Blythe speared one last piece of lettuce and waved it like a pointer. “I do. I don’t
love her. The kids say she clings to Bob like a barnacle, and she always gives them way too much sugar, which makes them like her. And I’m really glad the kids like her, even though I admit she makes me jealous. She’s in such good shape, she can wear crop tops and low riders and show off her belly button ring like Miranda.”
“Not a good mother image.”
“True. But she doesn’t have to be a mother.
I’m the mother. She’s like the cool babysitter. Plus, Bob spends much more time with the kids than he did when we were married. They do things. Go to plays, ballets, the aquarium. Skiing.”
The waitress appeared. “Would you like dessert?”
“No, thanks. Just the bill.” Blythe reached into her purse for her wallet.
Jill brought out her credit card. They always split the bill half and half.
“Blythe, it sounds like you want to teach full-time.”
“Krebs gave me a few weeks to think about it. It will be a good time for me to reevaluate everything. We leave for Nantucket in two days.”
Jill said, “We’ll be up at our cottage in Maine. I’ll float you a message in a bottle.”
“Ha!” Blythe stirred her iced coffee. “Another thing. Jill, you’re right. I
was thinking about Aaden. I’ve been thinking about him a lot. You know he was one of the reasons Bob and I divorced, and the funny thing is that I haven’t seen him in years. Decades. I was simply mooning over old photographs.”
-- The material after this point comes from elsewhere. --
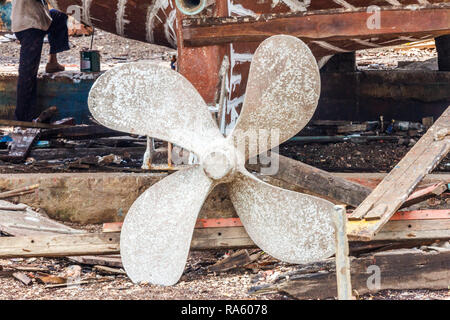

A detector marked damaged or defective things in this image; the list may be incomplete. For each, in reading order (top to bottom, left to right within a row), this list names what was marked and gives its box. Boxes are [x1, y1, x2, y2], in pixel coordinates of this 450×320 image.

The waitress took the little leather folder holding the bill and their credit cards.
Jill leaned forward, speaking softly. “I think Aaden was the love of your life.”
“My
children are the love of my life,” Blythe countered.
“I know, but I think you still have a soft spot for Aaden. Actually, Blythe, I think you even still have a soft spot for Bob.”
“Maybe.” Blythe thought about this. “Okay, so maybe a person gets more than one love of her life.”
Jill held up her hand like a stop sign. “But only a limited number. Because otherwise it doesn’t make sense.”
“Maybe a limited number
romantically,” Blythe qualified.
The waitress returned with their credit cards. Blythe and Jill signed their tabs.
“I do still have a soft spot for Bob,” Blythe confessed. “I often wonder if the divorce was a mistake. Impulsive. Our split was so . . . pleasant. But maybe that means we were right to get divorced.” She shook her head. “Stop me now. No more overanalyzing. Let’s go look at the sales at Nordstrom.”
The two women gathered their purses and shopping bags and slid from the booth. They stepped out into the mall.
“Which way shall we go?” Jill asked.
Blythe stopped so hard Jill almost slammed into her.
Blythe whispered, “
Look.”
Jill asked, “Where?”
“There.”A plate-glass window separated them from a posh shoe shop. They could see through that window across to the other window where a man stood kissing a woman. He was kissing her passionately, pulling her body against his with one hand, cupping the back of her head with the other as he bent toward her. The woman was short and slender, with thick red hair flowing past her shoulders. Her arms were wrapped tightly around his broad back.
“That looks like Teri,” Jill whispered.
“I know,” Blythe whispered back, and she did know, because her ex-husband, Bob, was now living with Teri Casey, who had that fit body and that long wavy red hair. Blythe’s children spent every other weekend with their father and Teri Casey, and they all had come to feel comfortable with the young woman who called herself the “Bonus Mom.” Blythe was glad Bob had Teri in his life and she trusted Teri with her children.
But here, now, right in front of them, where everyone could see, Teri was kissing,
really kissing, another man.
“That’s not Bob,” Jill whispered.
“I can see that,” Blythe whispered back.
“What are you going to do?” Jill asked.
Blythe shook her head. “I have no idea.”